- _Task_
Leaving the pictures aside, reproduce the data in full and word for word.

- _Given information_
---

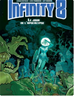 Télécharger le livre : Infinity 8 - Tome 5 - Infinity 8 – Tome 5
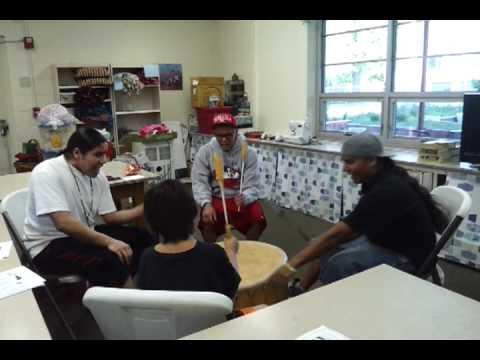 Nebraska Urban Indian Health Coalition Drumming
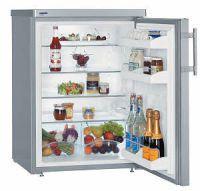 Kühlschrank-Stand Comfort EE-K A++, Nutzinhalt 147Liter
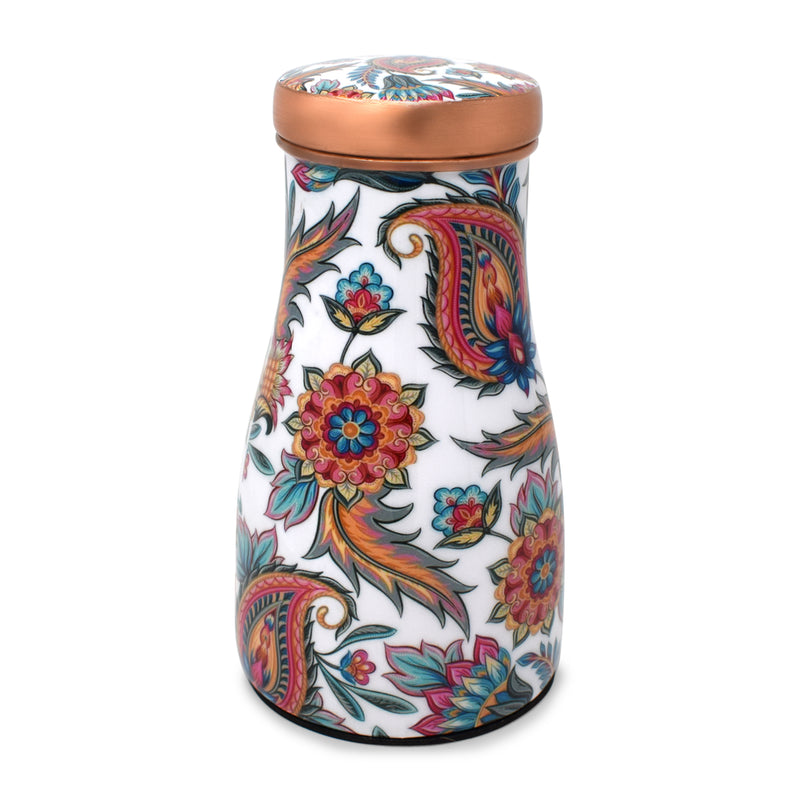 Style Homez Pure Copper Bedroom Bottle 1100 ML, Handmade Paisley Blues Meena Print Design with 200 ml Inbuilt Glass-Cum-Cap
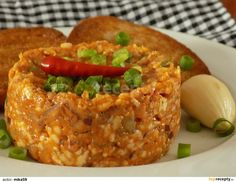 Baked Potato, Ham, Potatoes, Baking, Ethnic Recipes, Halloween, Food, Red Peppers, Hams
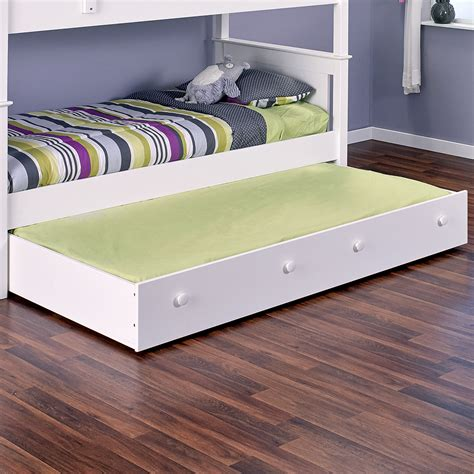 trundle beds dakota twin trundle bed drawer epoch design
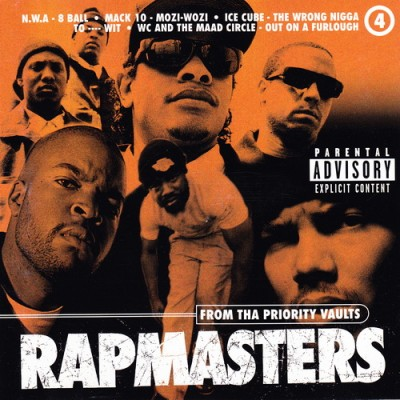 VA – Rapmasters: From Tha Priority Vaults, Volume 4 (CD) (1996) (FLAC + 320 kbps)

---

- _Problem solution_
 Télécharger le livre : Infinity 8 - Tome 5 - Infinity 8 – Tome 5
 Nebraska Urban Indian Health Coalition Drumming
 Kühlschrank-Stand Comfort EE-K A++, Nutzinhalt 147Liter
 Style Homez Pure Copper Bedroom Bottle 1100 ML, Handmade Paisley Blues Meena Print Design with 200 ml Inbuilt Glass-Cum-Cap
 Baked Potato, Ham, Potatoes, Baking, Ethnic Recipes, Halloween, Food, Red Peppers, Hams
 trundle beds dakota twin trundle bed drawer epoch design
 VA – Rapmasters: From Tha Priority Vaults, Volume 4 (CD) (1996) (FLAC + 320 kbps)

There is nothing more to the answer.